The case of Somersett was that of a Virginia slave carried to England by his master in 1770, and who remained there two years. For some cause, he was confined on a vessel destined to Jamaica, where he was to be sold. Lord Mansfield, upon a return to a habeas corpus, states the question involved. "Here, the person of the slave himself," he says, "is the immediate subject of inquiry, Can any dominion, authority, or coercion, be exercised in this country, according to the American laws?" He answers: "The difficulty of adopting the relation, without adopting it in all its consequences, is indeed extreme, and yet many of those consequences are absolutely contrary to the municipal law of England." Again, he says: "The return states that the slave departed, and refused to serve; whereupon, he was kept to be sold abroad." "So high an act of dominion must be recognised by the law of the country where it is used. The power of the master over his slave has been extremely different in different countries." "The state of slavery is of such a nature, that it is incapable of being introduced on any reasons, moral or political, but only by positive law, which preserves its force long after the reasons, occasion, and time itself, from whence it was created, are erased from the memory. It is so odious, that nothing can be suffered to support it but positive law." That there is a difference in the systems of States, which recognise and which do not recognise the institution of slavery, cannot be disguised. Constitutional law, punitive law, police, domestic economy, industrial pursuits, and amusements, the modes of thinking and of belief of the population of the respective communities, all show the profound influence exerted upon society by this single arrangement. This influence was discovered in the Federal Convention, in the deliberations on the plan of the Constitution. Mr. Madison observed, "that the States were divided into different interests, not by their difference of size, but by other circumstances; the most material of which resulted partly from climate, but principally from the effects of their having or not having slaves. These two causes concur in forming the great division of interests in the United States."

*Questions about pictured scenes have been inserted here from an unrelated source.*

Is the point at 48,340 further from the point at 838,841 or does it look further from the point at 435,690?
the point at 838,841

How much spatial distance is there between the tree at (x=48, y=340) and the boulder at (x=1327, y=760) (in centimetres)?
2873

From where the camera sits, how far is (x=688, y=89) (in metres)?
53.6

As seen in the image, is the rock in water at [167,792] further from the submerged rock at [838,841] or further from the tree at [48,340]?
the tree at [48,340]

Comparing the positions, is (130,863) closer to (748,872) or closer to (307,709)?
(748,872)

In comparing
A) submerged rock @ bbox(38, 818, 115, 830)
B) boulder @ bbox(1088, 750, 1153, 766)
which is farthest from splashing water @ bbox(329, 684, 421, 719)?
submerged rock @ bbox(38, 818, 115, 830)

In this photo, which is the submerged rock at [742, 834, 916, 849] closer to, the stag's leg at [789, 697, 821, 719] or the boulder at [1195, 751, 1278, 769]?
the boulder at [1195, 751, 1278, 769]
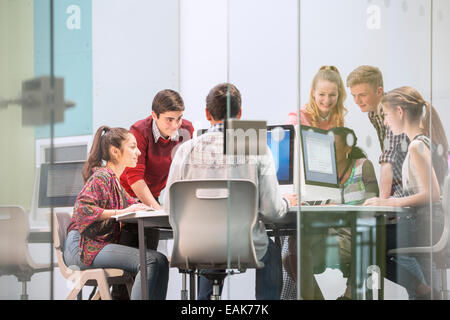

The question to be raised with the opinion of Lord Mansfield, therefore, is not in respect to the incongruity of the two systems, but whether slavery was absolutely contrary to the law of England; for if it was so, clearly, the American laws could not operate there. Historical research ascertains that at the date of the Conquest the rural population of England were generally in a servile condition, and under various names, denoting slight variances in condition, they were sold with the land like cattle, and were a part of its living money. Traces of the existence of African slaves are to be found in the early chronicles. Parliament in the time of Richard II, and also of Henry VIII, refused to adopt a general law of emancipation. Acts of emancipation by the last-named monarch and by Elizabeth are preserved.